- Theatrical release poster
- Directed by: Sreeraj Sreenivasan
- Written by: Sreeraj Sreenivasan
- Produced by: Anwar Rasheed
- Starring: Soubin Shahir; Basil Joseph; Chemban Vinod Jose;
- Cinematography: Shyju Khalid
- Edited by: Shafique Mohamed Ali
- Music by: Vishnu Vijay
- Production company: Anwar Rasheed Entertainment
- Distributed by: Anwar Rasheed Entertainment
- Release date: 16 January 2025;
- Running time: 149 minutes
- Country: India
- Language: Malayalam
- Budget: ₹14.5 crore
- Box office: ₹8.36 crore

= Pravinkoodu Shappu =

2025 Indian film

Pravinkoodu Shappu is a 2025 Indian Malayalam-language black comedy crime thriller film written and directed by Sreeraj Sreenivasan (in his directorial debut). It was produced by Anwar Rasheed through Anwar Rasheed Entertainment.

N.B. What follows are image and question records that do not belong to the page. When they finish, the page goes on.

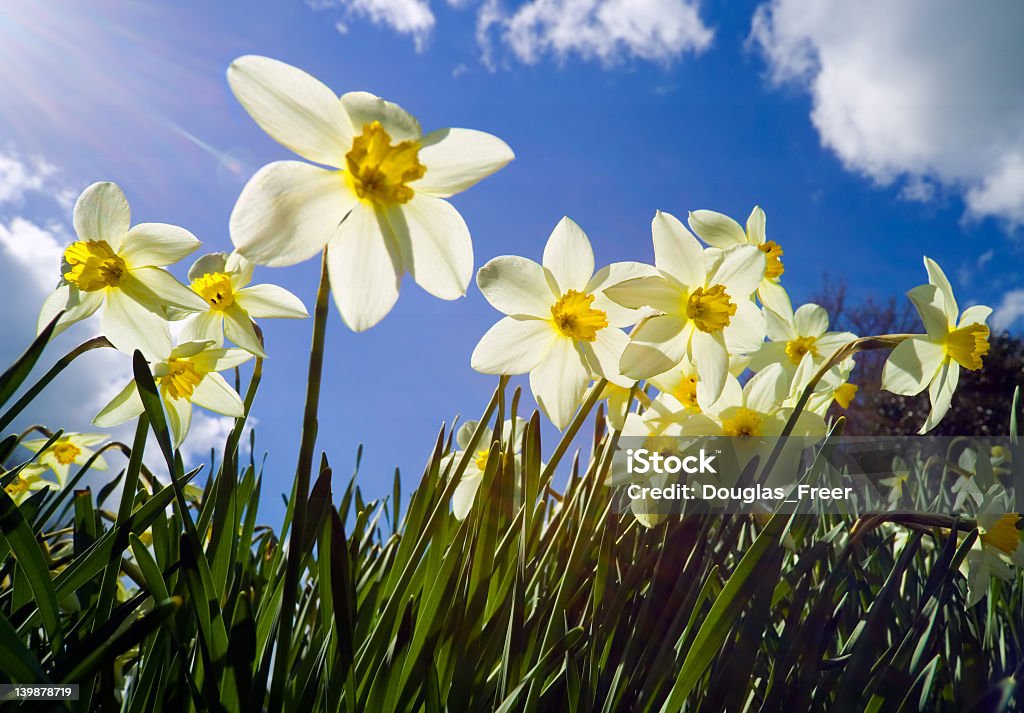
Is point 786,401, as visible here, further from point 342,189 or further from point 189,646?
point 189,646

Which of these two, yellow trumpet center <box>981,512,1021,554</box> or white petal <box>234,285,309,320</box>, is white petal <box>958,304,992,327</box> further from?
white petal <box>234,285,309,320</box>

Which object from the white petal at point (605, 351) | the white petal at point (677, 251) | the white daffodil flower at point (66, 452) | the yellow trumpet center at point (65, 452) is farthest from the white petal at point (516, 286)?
the yellow trumpet center at point (65, 452)

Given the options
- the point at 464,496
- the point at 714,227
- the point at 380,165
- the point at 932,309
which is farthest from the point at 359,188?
the point at 932,309

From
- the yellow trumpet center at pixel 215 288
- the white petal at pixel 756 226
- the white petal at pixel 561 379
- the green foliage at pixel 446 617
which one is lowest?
the green foliage at pixel 446 617

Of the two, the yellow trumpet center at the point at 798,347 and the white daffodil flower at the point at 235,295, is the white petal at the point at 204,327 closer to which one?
the white daffodil flower at the point at 235,295

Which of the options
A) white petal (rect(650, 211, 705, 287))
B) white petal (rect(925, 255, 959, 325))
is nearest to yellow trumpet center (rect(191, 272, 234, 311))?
white petal (rect(650, 211, 705, 287))

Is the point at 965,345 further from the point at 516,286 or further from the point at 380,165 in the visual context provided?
the point at 380,165
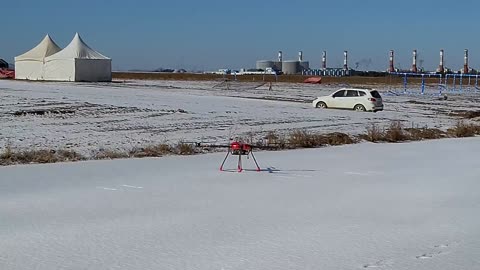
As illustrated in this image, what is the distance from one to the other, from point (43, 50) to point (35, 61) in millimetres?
2000

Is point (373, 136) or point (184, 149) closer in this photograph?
point (184, 149)

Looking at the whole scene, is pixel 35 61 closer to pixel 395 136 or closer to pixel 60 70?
pixel 60 70

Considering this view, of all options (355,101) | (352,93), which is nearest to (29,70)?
(352,93)

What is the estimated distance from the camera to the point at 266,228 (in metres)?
8.32

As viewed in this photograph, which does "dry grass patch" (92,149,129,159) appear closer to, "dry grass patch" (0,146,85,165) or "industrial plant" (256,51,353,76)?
"dry grass patch" (0,146,85,165)

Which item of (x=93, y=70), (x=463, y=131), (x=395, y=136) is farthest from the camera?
(x=93, y=70)

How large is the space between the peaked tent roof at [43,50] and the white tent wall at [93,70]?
649 cm

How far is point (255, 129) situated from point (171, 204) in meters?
13.8

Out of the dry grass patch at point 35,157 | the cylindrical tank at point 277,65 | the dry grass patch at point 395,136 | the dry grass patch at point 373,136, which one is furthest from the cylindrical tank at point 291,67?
the dry grass patch at point 35,157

The film stars Soubin Shahir, Basil Joseph and Chemban Vinod Jose, with Chandini Sreedharan, Shivajith, and Shabareesh Varma in supporting roles.

Filming started on 29 February 2024 in Thrissur and Ernakulam. Initially scheduled for a Christmas 2024 release, the launch was postponed. The film released in theatres on 16 January 2025 to mixed reviews from critics alike with praise for the performances, cinematography, editing, sound design and background score but received criticism for its script.

== Premise ==
The story follows the investigation of a death at a toddy shop. After the shop closed due to rain, 11 people remained inside, drinking and playing cards overnight. By morning, the shop owner, Komban Babu, is found hanging in the center of the shop. A police officer questions the 11 individuals present that night to uncover what happened. The investigation reveals hidden details, raising the question of who killed Komban Babu and why his body was left hanging in the shop.

== Plot ==
Komban Babu, a feared and influential toddy shop owner with a history of illicit dealings, is found dead—hanged inside his own toddy shop. Initially presumed to be a suicide, Sub-Inspector (SI) Santosh begins investigating the case. After examining the crime scene and interrogating all those present in the toddy shop that night—including Kannan, Suni, Biju, Ceylon, and others—he concludes that it is a case of premeditated murder.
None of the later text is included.